Exercise inputs:
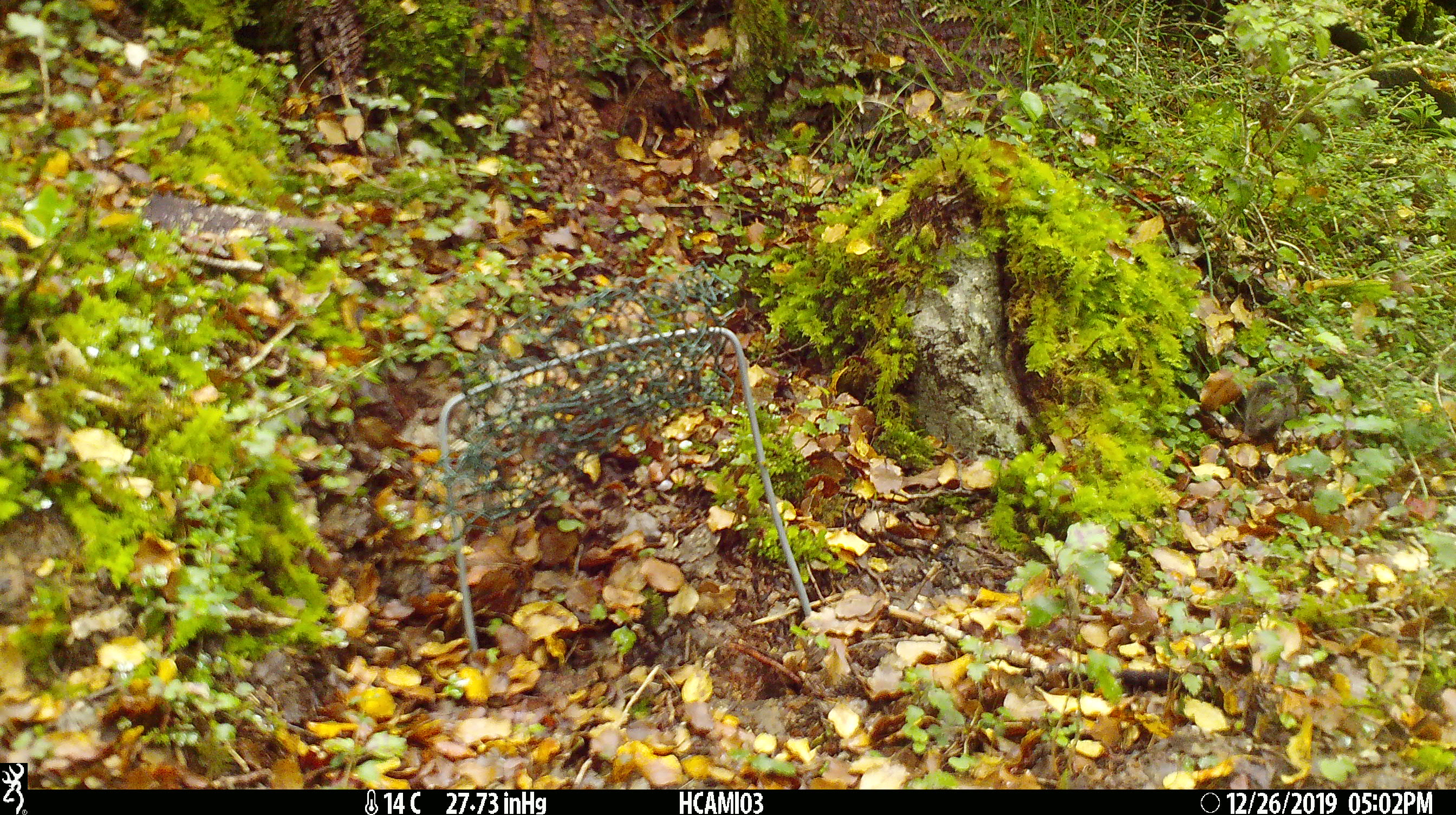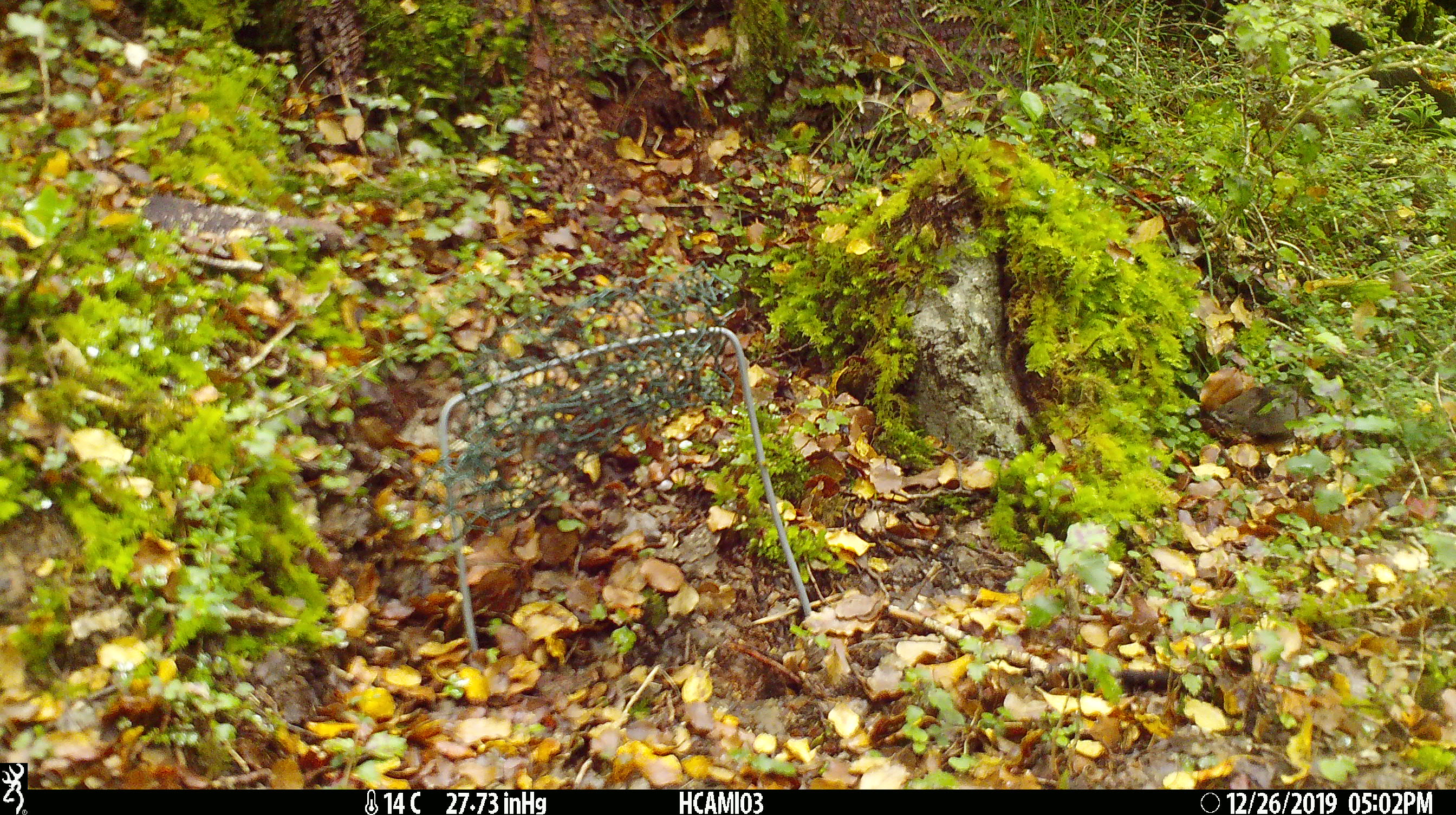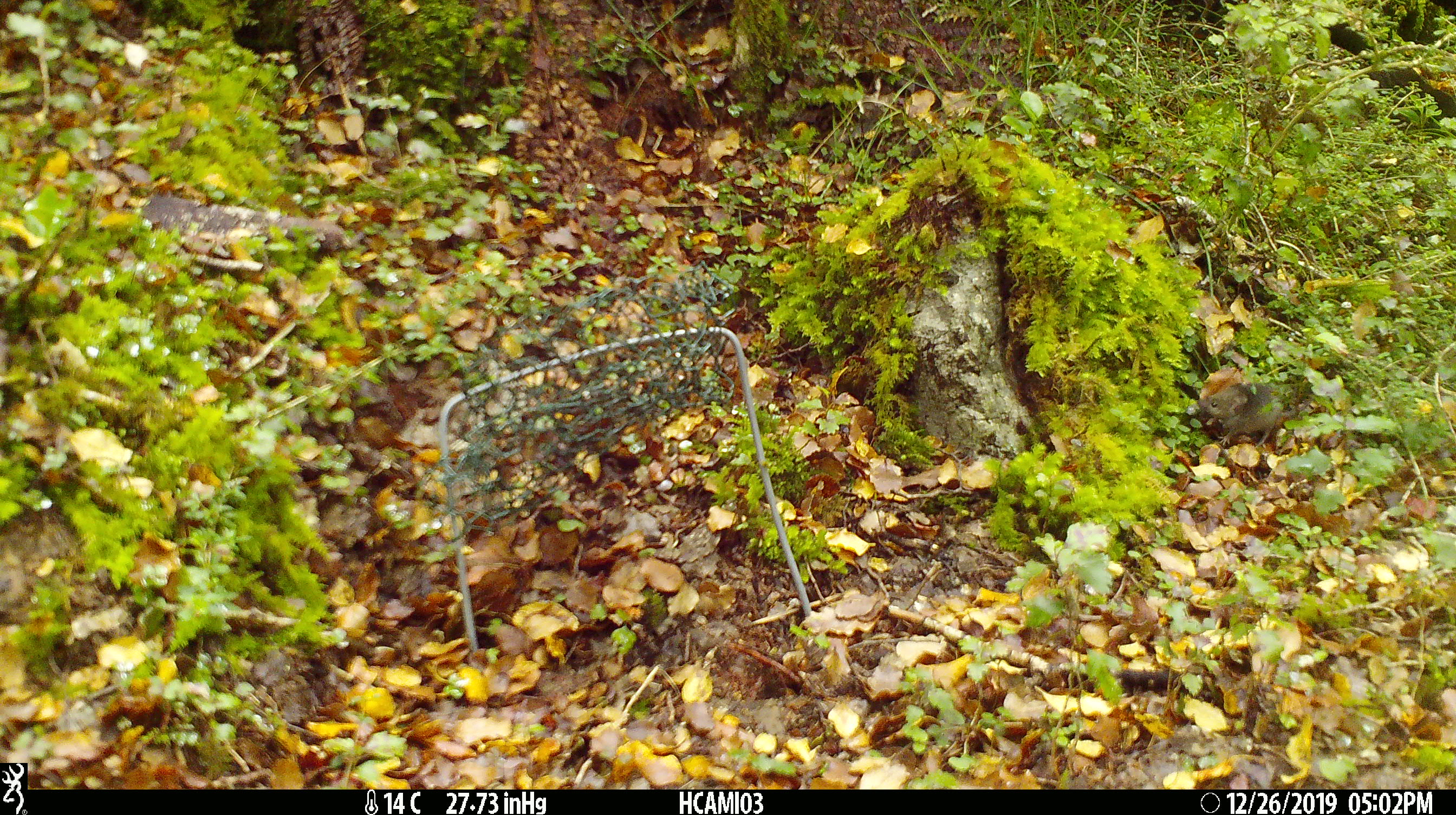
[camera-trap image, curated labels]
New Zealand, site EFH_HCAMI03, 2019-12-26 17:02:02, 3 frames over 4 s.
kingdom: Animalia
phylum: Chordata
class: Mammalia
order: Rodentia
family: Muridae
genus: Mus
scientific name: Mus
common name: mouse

==

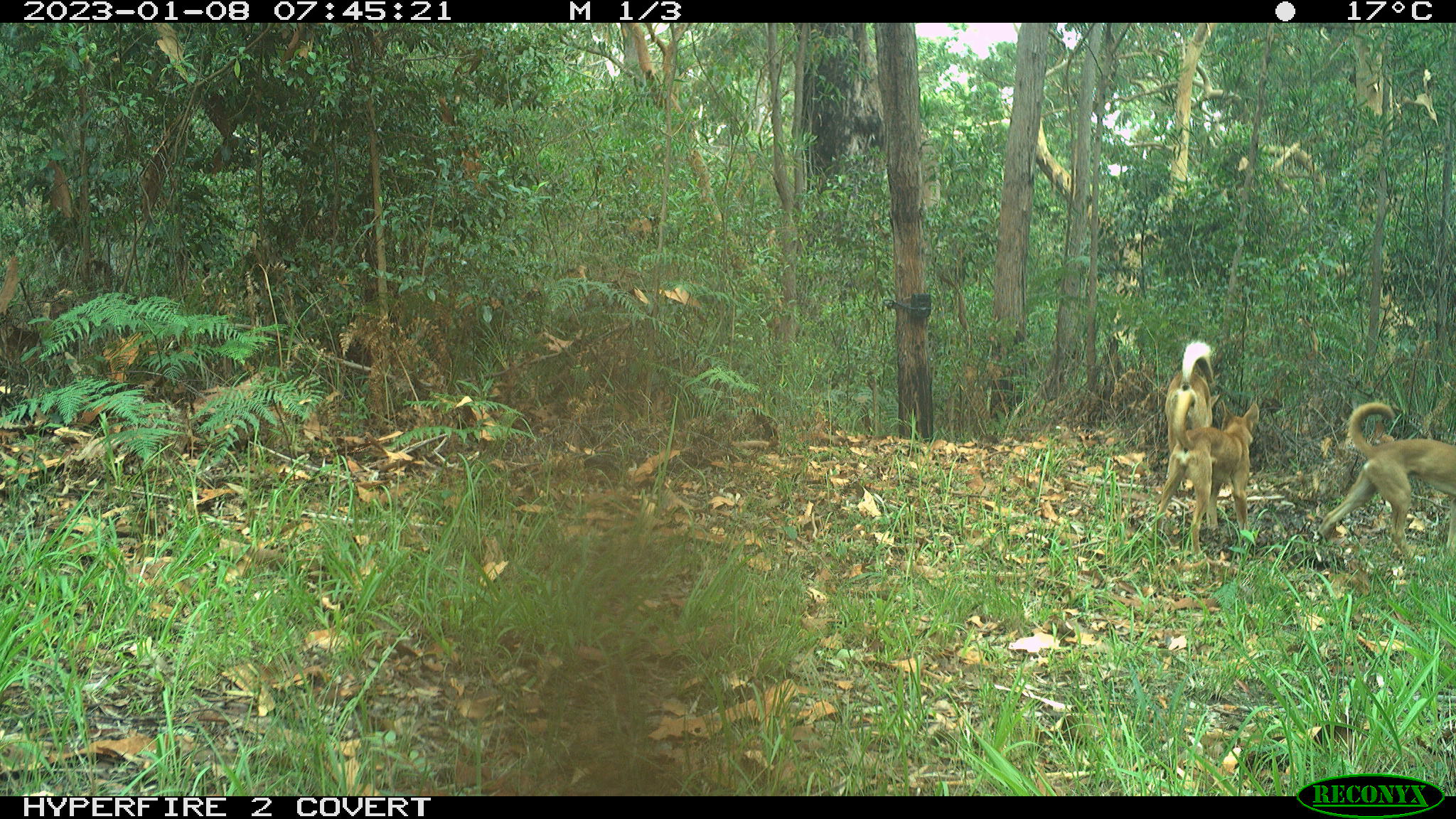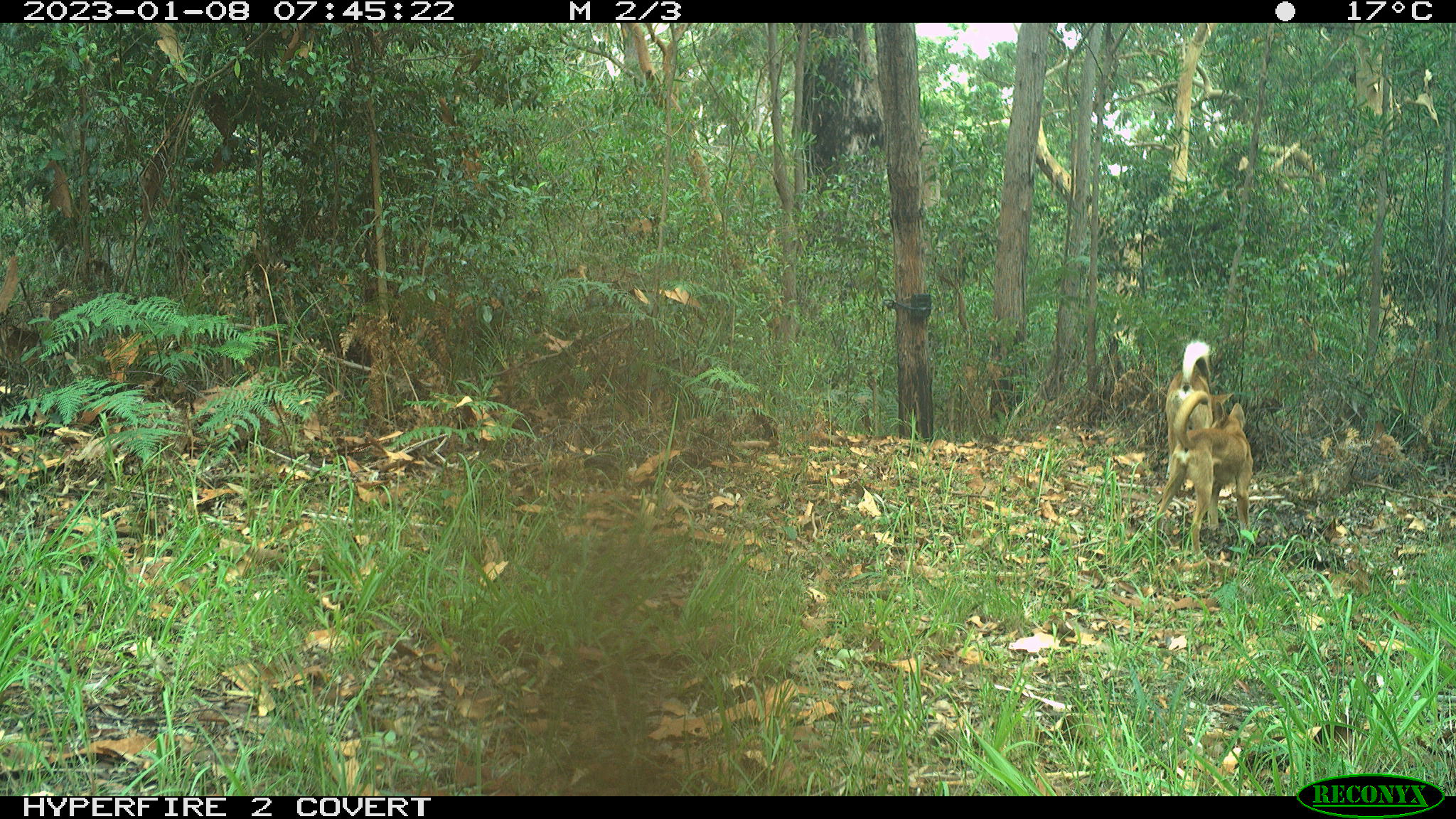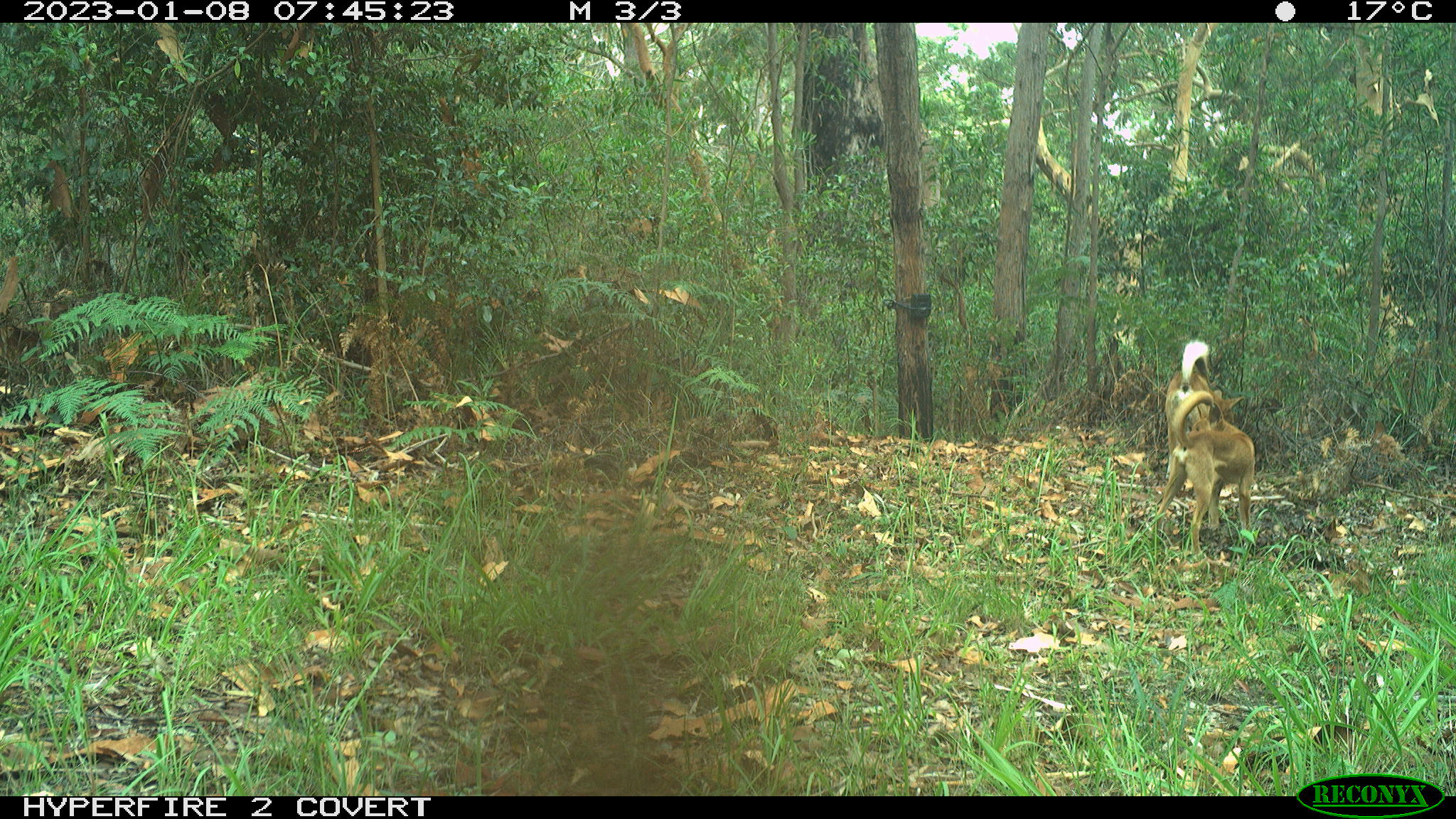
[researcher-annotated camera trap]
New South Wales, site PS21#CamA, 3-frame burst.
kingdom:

Task to carry out:
Set down only the lines above that fall between the line holding "[camera-trap image, curated labels]" and the line holding "common name: mouse", inclusive, keeping each exact.

Response below:
[camera-trap image, curated labels]
New Zealand, site EFH_HCAMI03, 2019-12-26 17:02:02, 3 frames over 4 s.
kingdom: Animalia
phylum: Chordata
class: Mammalia
order: Rodentia
family: Muridae
genus: Mus
scientific name: Mus
common name: mouse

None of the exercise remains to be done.